PROBLEM TO WORK ON
Although the records contain pictures, none belong in the copy: restate word for word only the lines from the one with "Hebrews 11:14 ASV Bible Verse Image" through the one with "Wild Horses Canvas", both included.
(DATA LISTING Opens)
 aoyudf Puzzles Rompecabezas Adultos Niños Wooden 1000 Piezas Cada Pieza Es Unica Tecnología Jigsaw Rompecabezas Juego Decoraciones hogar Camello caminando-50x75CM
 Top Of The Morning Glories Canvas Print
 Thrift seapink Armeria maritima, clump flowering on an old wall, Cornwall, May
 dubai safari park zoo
(DATA LISTING Closes)
(DATA LISTING Opens)
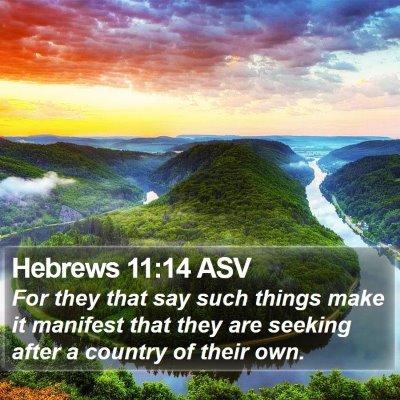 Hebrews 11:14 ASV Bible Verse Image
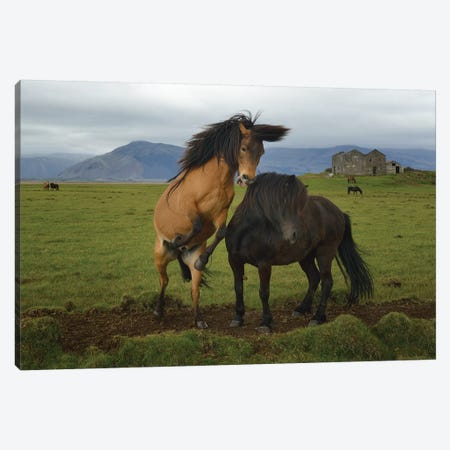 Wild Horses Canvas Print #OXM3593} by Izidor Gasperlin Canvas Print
(DATA LISTING Closes)
(DATA LISTING Opens)
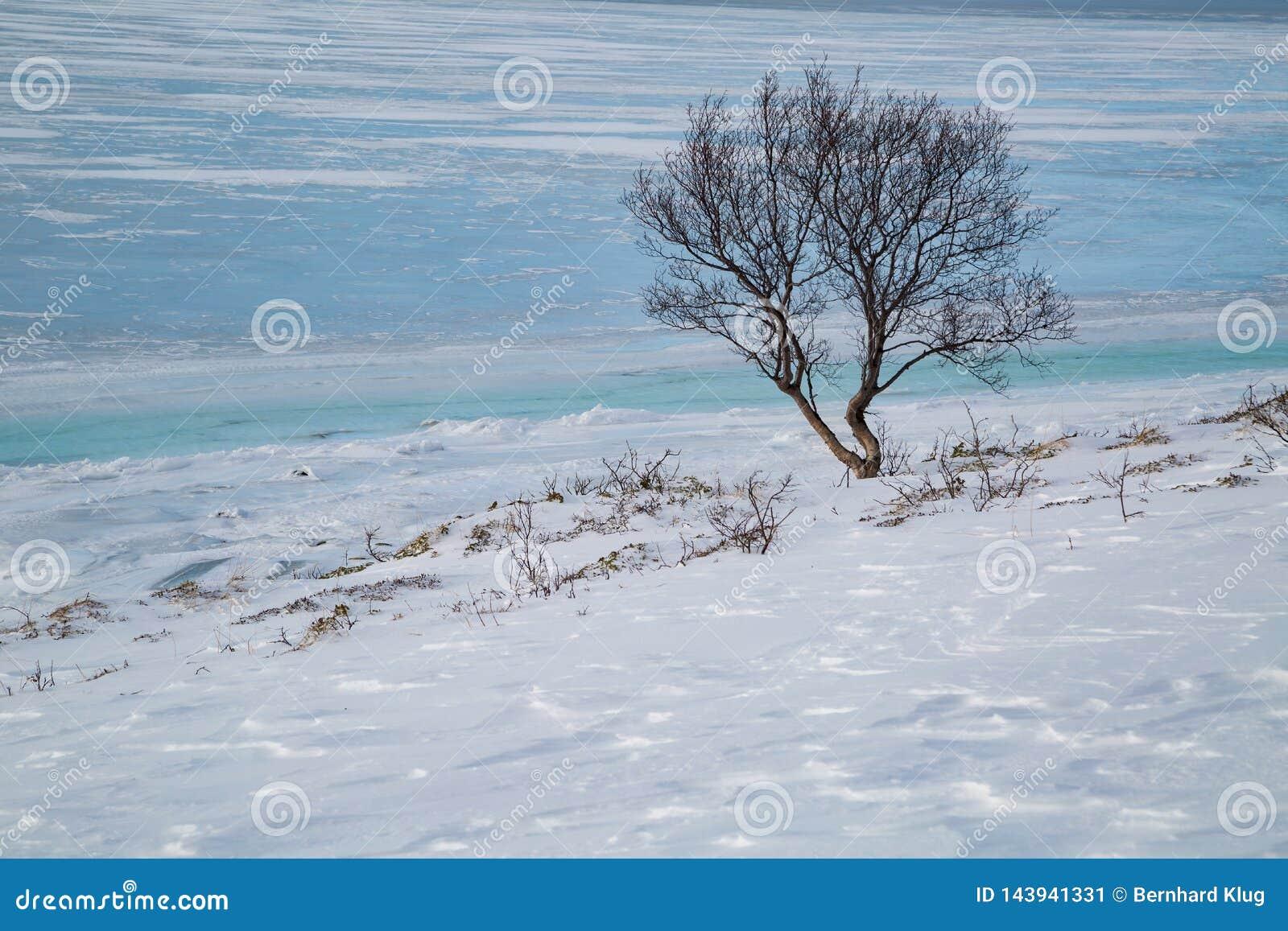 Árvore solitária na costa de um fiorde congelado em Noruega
(DATA LISTING Closes)
EXPECTED OUTPUT
 Hebrews 11:14 ASV Bible Verse Image
 Wild Horses Canvas Print #OXM3593} by Izidor Gasperlin Canvas Print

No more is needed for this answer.